Il nostro ospite di oggi è l’attuale direttore delle Relazioni Istituzionali e dei Rapporti con i membri dell’EBU (l’Unione Europea di Radiotelevisione). Contando già con un’esperienza di oltre trentanni nel mondo dei Media, Giacomo Mazzone è un esperto in news internazionali con un lungo camino professionale e importanti incarichi nel mondo della tv satellitare. Infatti, è stato caporedattore della lingua italiana e membro del team fondatore di Euronews a Lione con Massimo Fichera (1992-1997), membro del Consiglio d’amministrazione di Eurosport, poi vicedirettore in RAI e membro dell’equipe di fondazione di Rainews 24.
Attualmente continua la sua carriera a Ginevra ed all’EBU, (più nota col nome di “Eurovisione”), ricoprendo l’incarico di responsabile delle relazioni istituzionali (rapporti col sistema delle Nazioni Unite, Consiglio d’Europa, WTO, ecc.) oltre che di responsabile dei rapporti con le tv e le radio pubbliche del Mediterraneo.
Negli ultimi quindici anni ha seguito (e contribuito) in particolare l’evoluzione del dibattito mondiale sulla governance di Internet per conto della WBU (World Broadcasting Union).

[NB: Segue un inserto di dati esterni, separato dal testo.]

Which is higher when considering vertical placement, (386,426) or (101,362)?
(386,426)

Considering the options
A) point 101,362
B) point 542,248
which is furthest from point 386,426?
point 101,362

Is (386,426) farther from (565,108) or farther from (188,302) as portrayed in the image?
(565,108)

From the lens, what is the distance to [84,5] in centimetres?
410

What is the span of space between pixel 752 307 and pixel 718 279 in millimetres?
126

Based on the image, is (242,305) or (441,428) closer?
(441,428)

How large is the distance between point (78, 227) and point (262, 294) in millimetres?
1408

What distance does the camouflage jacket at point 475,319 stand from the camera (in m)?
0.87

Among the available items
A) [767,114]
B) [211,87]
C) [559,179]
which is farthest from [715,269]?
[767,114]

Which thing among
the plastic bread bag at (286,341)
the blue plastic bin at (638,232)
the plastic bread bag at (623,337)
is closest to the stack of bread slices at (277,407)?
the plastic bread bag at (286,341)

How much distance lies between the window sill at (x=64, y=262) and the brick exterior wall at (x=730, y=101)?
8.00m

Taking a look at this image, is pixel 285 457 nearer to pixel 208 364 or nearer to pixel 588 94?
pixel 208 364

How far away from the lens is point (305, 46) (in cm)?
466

E’ autore di numerose pubblicazioni (ultima delle quali un rapporto sul rinnovo della Royal Charter della BBC), nonché membro fondatore del festival internazionale di cinema e televisione Eurovisioni, che ha festeggiato nel 2016 la sua trentesima edizione.
 
Nell’intervista* che segue Giacomo Mazzone ci parla, tra l’altro, delle relazioni tra l’EBU e l’ERT (la Radiotelevisione Pubblica greca), del ruolo dei Media nella nuova era digitale e delle priorità dell’EBU di fronte alle sfide attuali e future, nonchè della “neutralità della rete” nel mondo di Internet.
 
Quali sono le relazioni tra l’EBU e l’ERT recentemente?
Le relazioni fra l’EBU (in italiano il nome della nostra associazione è Unione Europea di Radiotelevisione) e l’ERT sono tornate ad essere eccellenti, dopo una serie di problemi provocati dalla inopinata chiusura della tv pubblica greca da parte del governo Samaras nel 2013.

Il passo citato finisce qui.